Retome o texto abaixo sobre a dignidade da advocacia e dê continuidade a ele a partir da última frase apresentada.

## TRECHO SELECIONADO
========

Em busca de uma antropologia da dignidade da advocacia
Vinham-me trazendo pesadelos estas interrogações, positivas ou não, perturbando-me o suficiente e o necessário, mesmo o necessário e o suficiente do meu tempo em que divago sobre a relação entre o eu, como ser advogado, e o existir, como partícipe do meu tempo, sempre como advogado.
terça-feira, 4 de outubro de 2005
Atualizado em 3 de outubro de 2005 14:49
Em busca de uma antropologia da dignidade da advocacia
A advocacia precisa ser repensada?
Sim.
A advocacia precisa ser reestruturada?
Sim.
A advocacia pode conviver sem democracia e afastada da ética?
Não.
Vinham-me trazendo pesadelos estas interrogações, positivas ou não, perturbando-me o suficiente e o necessário, mesmo o necessário e o suficiente do meu tempo em que divago sobre a relação entre o eu, como ser advogado, e o existir, como partícipe do meu tempo, sempre como advogado.
Fui almoçar, no sábado passado, fim de inverno ensolarado, na Liberdade, e era passada a hora habitual quando, sorvido o último gole de chá verde, decidi ir até o Largo de São Bento, caminhando e caminhando, para, refletindo e refletindo, "criar idéias" sobre as dúvidas que me cercam sobre a profissão. Engraçado: "criar idéias" é uma expressão que ouvira de um japonês com quem trabalhara em uma empresa eletrônica. Na mente nipônica, eqüivaleria a se esforçar para achar alternativas, buscar outras vias para solucionar um problema pendente, através de um esforço mental.
Percorri a rua da Glória, em direção à Sé, quando encontrei, parado, em frente ao Fórum João Mendes, o jovem advogado Cássio Olmos, com quem trabalho, de bermuda, com um picolé nacional, sem corantes ou estabilizantes. Saudamo-nos com um ar de surpresa. Contei-lhe as minhas (pre)ocupações e, num sorriso, até macilento, disse-me compartir com elas, embora não tivesse a vivência suficiente, nem cronológica, muito menos profissional, para aprofundar-se sobre elas.
Antes de atravessarmos a praça de João Mendes, de repente, parei e contei a Cássio que vivenciei o logradouro e, onde se localiza o Fórum João Mendes, existiam casas bem antigas e, em frente delas, os bondes que subiam a rua da Glória e, naquele local, faziam o contorno para retornar ao Cambuci, Ipiranga, Fábrica (Sacomã) e Heliópolis. Durante quatro anos, desembarquei e embarquei naqueles bondes, quando freqüentava o saudoso Ginásio do Carmo (demolido), que fora construído atrás da Igreja de Nossa Senhora do Carmo e na rua do Carmo. Quanta saudade, porque percorrera o trajeto entre o fim da guerra (1945), passando pela queda de Getúlio Vargas, a votação da Carta Federal, que tem no glorioso Professor Goffredo da Silva Telles o seu último sobrevivente, até quase o fim do mandato do Presidente Dutra, imposto pelos americanos, por temor ao Partido Comunista. Ele mesmo o colocou fora da lei. Esse fato, disse ao atento Cássio, foi, a meu ver, uma das causas do alheamento da maioria dos jovens dos processos políticos, além de contribuir com o esmagamento das esperanças da classe operária e muito mais dos camponeses, criando esse vale abissal na diferença das rendas e no acesso à saúde, cultura, educação e lazer daqueles.

========

## DADOS COLETADOS
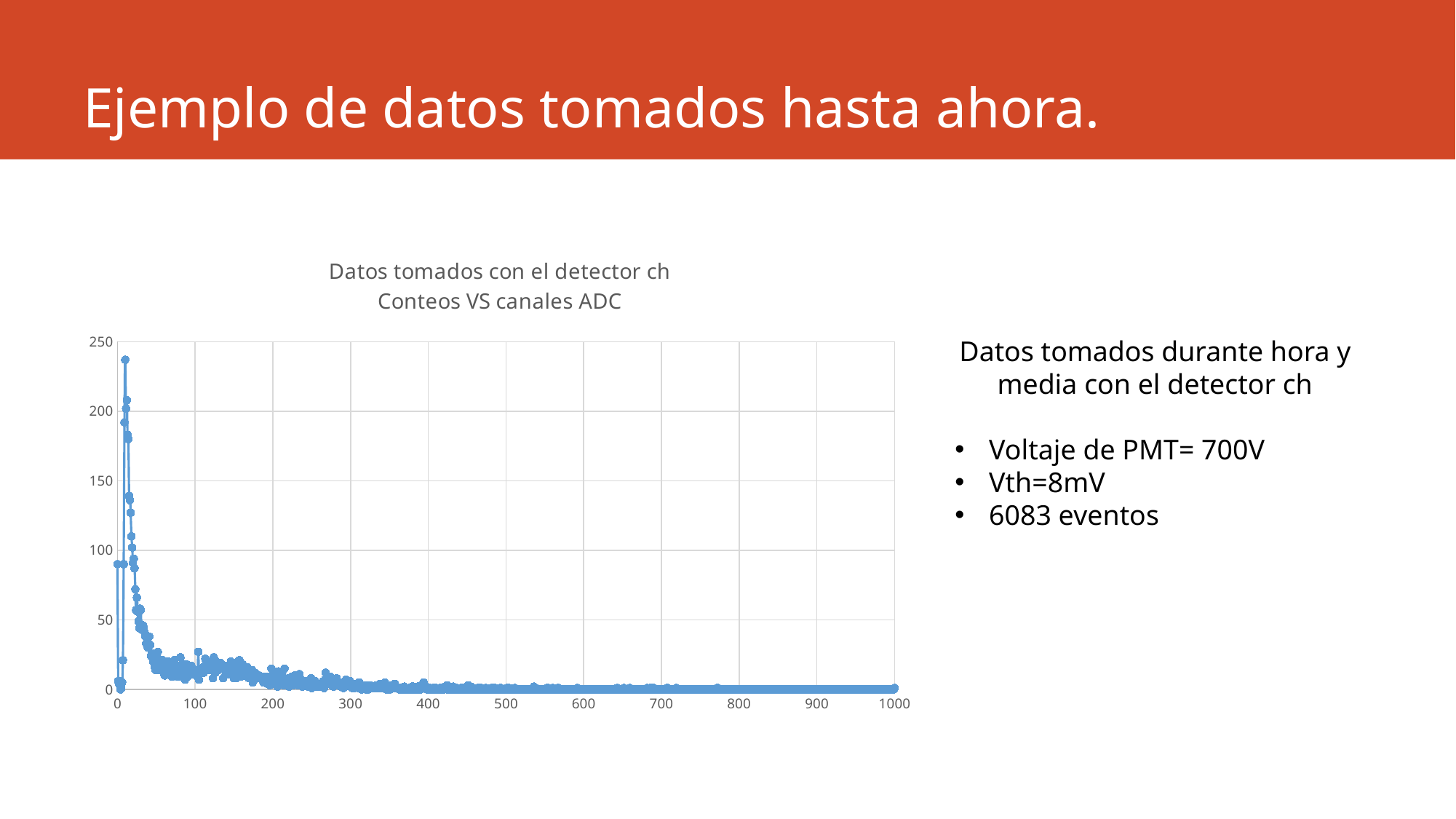
Are the plotted values near x = 500 greater or less than 50? less What is the title of the chart? Datos tomados con el detector ch Conteos VS canales ADC Is the highest plotted value in the chart greater or less than 200? greater How many data series are plotted in the chart? 1 Is the highest plotted value in the chart greater or less than 250? less Overall, do the plotted values rise or fall as the x axis increases from 100 to 1000? fall What is the largest value shown on the x axis of the chart? 1000 What kind of chart is shown on the slide? scatter chart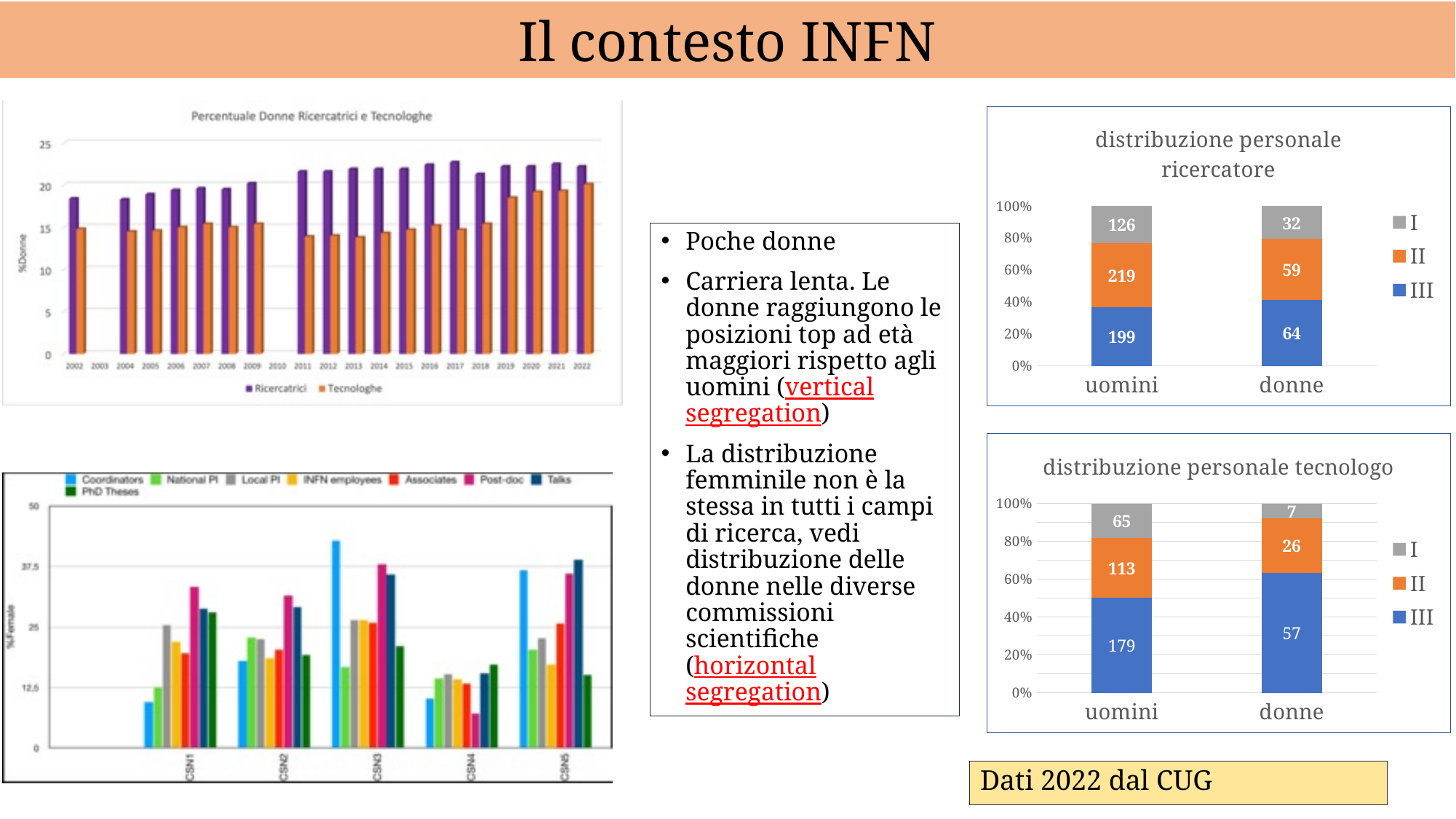
In the 'distribuzione personale ricercatore' chart, what is the difference between level III for uomini and level III for donne? 135 In the 'distribuzione personale tecnologo' chart, which level has the lowest value for donne? I In the 'distribuzione personale tecnologo' chart, what is the value for level III for donne? 57 In the 'distribuzione personale ricercatore' chart, what is the value for level I for donne? 32 What kind of chart is the bottom-left chart showing CSN1 to CSN5? bar chart In the 'distribuzione personale ricercatore' chart, what is the value for level II for uomini? 219 In the 'distribuzione personale tecnologo' chart, what is the total of the stacked bar for uomini? 357 In the 'Percentuale Donne Ricercatrici e Tecnologhe' chart, is the value for Ricercatrici in 2022 greater or less than 20? greater How many series does the legend of the 'distribuzione personale tecnologo' chart list? 3 In the 'distribuzione personale ricercatore' chart, what is the total of the stacked bar for donne? 155 How many series does the legend of the 'Percentuale Donne Ricercatrici e Tecnologhe' chart list? 2 In the 'distribuzione personale tecnologo' chart, which is larger for uomini: level II or level I? level II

========

## RESPOSTA DA TAREFA
Já na rua do XI de Agosto, detivemo-nos. Contei ao Cássio que o Fórum João Mendes só tivera conclusão quando Jânio da Silva Quadros foi governador: mesmo assim, apenas em parte. Cássio pensou e, sarcasticamente, lembrou que, entre ingressar no ginásio e começarem as atividades, perderam-se três décadas. A quem atribuir esse descaso com o Poder Judiciário? A quem alfinetar pela formação do preconceito contra o Poder Judiciário e o conceito de que decisões no Brasil são compradas e vendidas?
Respondi-lhe sem titubear. A ditadura de Vargas tendia para apoiar o Eixo, mas a visita de Roosevelt ao Nordeste incentivou o governo já decadente a perfilar-se com os "aliados", a mandar tropas à Itália (Força Expedicionária Brasileira), a permitir a entrada maciça de produtos americanos e empresas idem, iniciando a substituição dos gostos e paladares brasileiros pela cocalização, culminado nesses lixos vendidos em franquias como alimentos. Concluí: Vargas foi traído por militares a mando dos americanos, que proporcionaram a eleição de Dutra, guindado-o a marechal por "seus feitos heróicos", e, no seu governo, a economia e as reservas do país foram dilapidadas pelas elites. Ele pagou o preço da sua inconstância, mas o povo a perda das liberdades e das ilusões.
Cássio repreendeu-me pela veemência e pela suposta parcialidade. Teve, de mim, a resposta, buscada em Gonçalves Dias: "Meninos, eu vi". E senti.
Diante da Catedral da Sé, detivemo-nos. Convidei Cássio, que é judeu, a dar um passeio pela nave. Entrando, deparo-me com o cônego Severino Martins, meu amigo, pernambucano do agreste, personalidade sutil. Contei-lhe o propósito do peripatético1, convidando-o a partilhar de uma discussão. Matreiramente, após sua aquiescência, introduziu-nos na Sacristia2, onde nos sentamos em cadeiras com espaldar de madeira, próprias para incitar a reflexão, não o sensorial deleite.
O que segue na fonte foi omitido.